Mérida Sánchez ha quedado a disposición de autoridades federales estadounidenses en el marco de las acusaciones de narcotráfico y complicidad con el Cártel de Sinaloa,  en curso ante  la Corte del Distrito Sur de Nueva York.

El General en retiro ocupó el cargo de secretario de Seguridad Pública estatal en la administración del gobernador Rubén Muñoz Rocha, en Sinaloa, del 4 de septiembre de 2023 al 20 de diciembre de 2024.

Las autoridades de Estados Unidos acusaron a Mérida Sánchez de los cargos de conspiración para la importación de narcóticos, así como posesión y conspiración para poseer ametralladoras y artefactos destructivos que canalizaron a los sicarios del Cártel de Sinaloa.

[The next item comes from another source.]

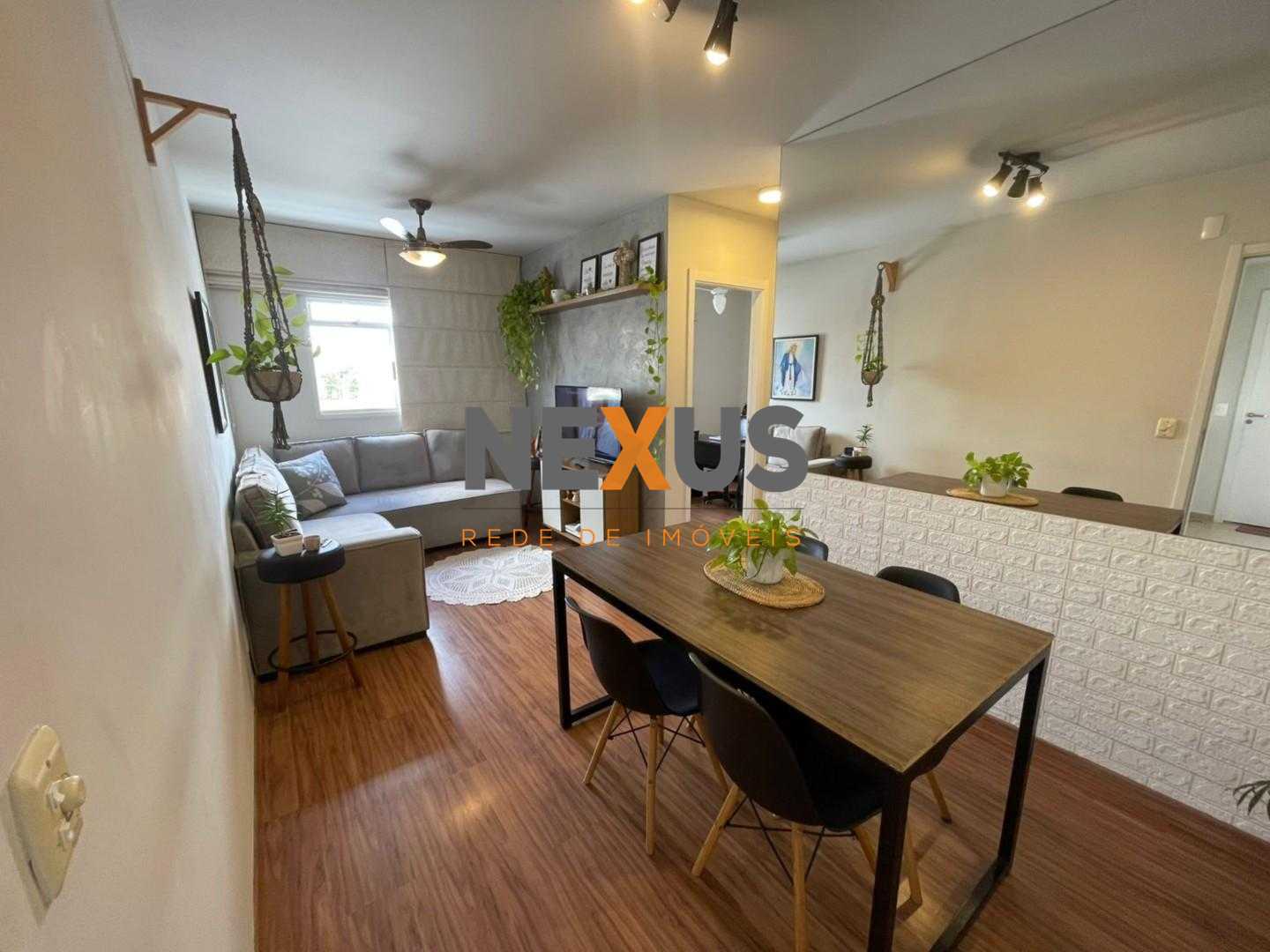 Apartamento Completo com Lazer, Segurança 24h e Excelente Loca...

El pasado 12 de mayo, Mérida Sánchez  compareció ante el magistrado Eric J. Markovich, en Tucson, Arizona.

Durante una audiencia de apenas dos minutos, el ex funcionario mexicano renunció a su derecho de una audiencia de identidad y aceptó ser trasladado a la Corte del Distrito Sur de Nueva York,  en la que ha sido radicado el expediente principal identificado como “1:23-cr-00180-KPF”.

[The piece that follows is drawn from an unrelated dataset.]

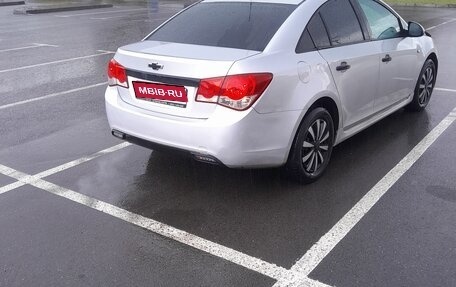 Chevrolet Cruze II, 2012 год, 490 000 рублей, 6 фотография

Según las actas judiciales, el Gobierno estadounidense solicitó que el acusado permaneciera detenido mientras es llevado a Nueva York, petición que ha sido concedida por el juez federal.

Las autoridades estadounidenses consideran que existen elementos suficientes para vincularlo con delitos federales relacionados con tráfico de drogas y armamento de alto poder.